**Text:**
* * *
It is for this reason that many contemporary Muslim purists reject the use of the hilal and dismiss it as an "innovation", a deviation from the pristine symbolessness of early Islam. They argue that since neither the Prophet, nor his family, nor his companions nor the early generations of Muslims knew of any such symbol, it can have no proper place in the pure and true form of the religion. So-called "fundamentalists" have made it a matter of controversy. It is one of the issues around which the tensions between tradition and modernity among contemporary Muslims will sometimes coalesce. Most Muslims, and most non-Muslims, readily employ the hilal as the sign for Islam, and regard it as an established tradition, but there are so-called "hardline" elements who shun it as part of their return to "fundamentals" and to the "true sunnah" (example) of the Prophet. At the same time, the fundamentalists - strange to relate - have taken heed of their counterparts in the Christian faith, who, in their mobilisation against Islam, have attacked the symbol as a remnant of paganism and sure evidence that Islam is a sinister pagan moon cult disguised as a semitic monotheism. Not only is the hilal not sunnah but it is a symbol of the paganism that the Prophet and his Companions strove to eliminate and replace with pure worship.

This article will offer some brief notes on this matter, including some discussion on the significance of the symbol itself, and its origins, and of its relation, historic and intrinsic, to Islamic spirituality. While it appears to be a somewhat peripheral issue, it nevertheless raises some important matters and presents an opportunity to explore some things which, while they are little understood, are central to Islam.
* * *
**Data items:**
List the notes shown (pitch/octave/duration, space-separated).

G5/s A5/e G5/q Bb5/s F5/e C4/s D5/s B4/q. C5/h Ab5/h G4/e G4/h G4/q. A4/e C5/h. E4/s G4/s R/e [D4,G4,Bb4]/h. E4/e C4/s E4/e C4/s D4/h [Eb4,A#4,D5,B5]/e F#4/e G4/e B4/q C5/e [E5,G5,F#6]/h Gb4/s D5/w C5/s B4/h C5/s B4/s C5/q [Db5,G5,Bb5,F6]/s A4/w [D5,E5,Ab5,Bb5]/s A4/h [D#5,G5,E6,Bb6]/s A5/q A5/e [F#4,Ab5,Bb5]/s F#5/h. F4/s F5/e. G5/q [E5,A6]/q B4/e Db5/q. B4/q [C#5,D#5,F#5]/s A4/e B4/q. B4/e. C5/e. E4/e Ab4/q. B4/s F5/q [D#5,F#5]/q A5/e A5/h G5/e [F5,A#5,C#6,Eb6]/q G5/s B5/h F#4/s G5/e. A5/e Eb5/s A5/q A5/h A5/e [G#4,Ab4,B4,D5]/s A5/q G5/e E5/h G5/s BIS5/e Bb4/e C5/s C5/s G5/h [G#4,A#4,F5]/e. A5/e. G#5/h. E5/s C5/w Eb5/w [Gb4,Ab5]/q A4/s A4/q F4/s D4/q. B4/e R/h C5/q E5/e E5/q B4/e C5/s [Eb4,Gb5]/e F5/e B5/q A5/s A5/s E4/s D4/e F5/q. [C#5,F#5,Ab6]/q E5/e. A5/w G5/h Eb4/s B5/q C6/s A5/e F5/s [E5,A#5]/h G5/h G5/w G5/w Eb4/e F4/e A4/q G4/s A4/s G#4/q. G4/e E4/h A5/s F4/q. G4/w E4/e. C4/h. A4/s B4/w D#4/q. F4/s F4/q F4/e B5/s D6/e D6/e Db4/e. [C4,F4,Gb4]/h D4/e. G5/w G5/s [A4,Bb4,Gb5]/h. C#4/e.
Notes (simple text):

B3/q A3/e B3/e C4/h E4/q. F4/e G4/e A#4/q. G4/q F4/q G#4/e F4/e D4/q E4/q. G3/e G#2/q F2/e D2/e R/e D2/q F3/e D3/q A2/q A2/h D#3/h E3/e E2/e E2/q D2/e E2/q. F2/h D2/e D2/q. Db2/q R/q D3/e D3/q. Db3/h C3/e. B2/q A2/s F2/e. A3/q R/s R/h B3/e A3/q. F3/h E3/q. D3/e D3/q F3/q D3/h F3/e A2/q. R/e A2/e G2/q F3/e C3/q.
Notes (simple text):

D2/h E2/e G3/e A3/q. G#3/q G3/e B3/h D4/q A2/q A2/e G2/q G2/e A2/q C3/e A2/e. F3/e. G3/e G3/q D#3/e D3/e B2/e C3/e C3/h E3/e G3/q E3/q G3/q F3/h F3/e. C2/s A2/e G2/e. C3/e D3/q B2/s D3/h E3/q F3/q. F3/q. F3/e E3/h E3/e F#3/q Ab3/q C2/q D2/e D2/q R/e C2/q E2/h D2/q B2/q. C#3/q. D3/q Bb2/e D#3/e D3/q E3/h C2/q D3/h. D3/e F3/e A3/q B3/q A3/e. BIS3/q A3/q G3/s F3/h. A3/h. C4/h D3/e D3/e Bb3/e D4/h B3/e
* * *
**Jobs:**
1. For each statement, say whether it agrees with the passage on the hilal, and quote the words that decide it: (a) Most Muslims readily use the hilal as the sign for Islam. (b) According to the purists, the early generations of Muslims used the hilal. (c) The article says it will discuss the origins of the symbol.
2. Rewrite the sheet music records from the line containing "B3/q A3/e B3/e" down to the end of the records, replacing "Notes (simple text):" with "Notes in plain text:" and leaving everything else unchanged.

**The solutions:**
1.
(a) Yes: "Most Muslims, and most non-Muslims, readily employ the hilal as the sign for Islam"
(b) No: "neither the Prophet, nor his family, nor his companions nor the early generations of Muslims knew of any such symbol"
(c) Yes: "including some discussion on the significance of the symbol itself, and its origins"

2.
B3/q A3/e B3/e C4/h E4/q. F4/e G4/e A#4/q. G4/q F4/q G#4/e F4/e D4/q E4/q. G3/e G#2/q F2/e D2/e R/e D2/q F3/e D3/q A2/q A2/h D#3/h E3/e E2/e E2/q D2/e E2/q. F2/h D2/e D2/q. Db2/q R/q D3/e D3/q. Db3/h C3/e. B2/q A2/s F2/e. A3/q R/s R/h B3/e A3/q. F3/h E3/q. D3/e D3/q F3/q D3/h F3/e A2/q. R/e A2/e G2/q F3/e C3/q.
Notes in plain text:

D2/h E2/e G3/e A3/q. G#3/q G3/e B3/h D4/q A2/q A2/e G2/q G2/e A2/q C3/e A2/e. F3/e. G3/e G3/q D#3/e D3/e B2/e C3/e C3/h E3/e G3/q E3/q G3/q F3/h F3/e. C2/s A2/e G2/e. C3/e D3/q B2/s D3/h E3/q F3/q. F3/q. F3/e E3/h E3/e F#3/q Ab3/q C2/q D2/e D2/q R/e C2/q E2/h D2/q B2/q. C#3/q. D3/q Bb2/e D#3/e D3/q E3/h C2/q D3/h. D3/e F3/e A3/q B3/q A3/e. BIS3/q A3/q G3/s F3/h. A3/h. C4/h D3/e D3/e Bb3/e D4/h B3/e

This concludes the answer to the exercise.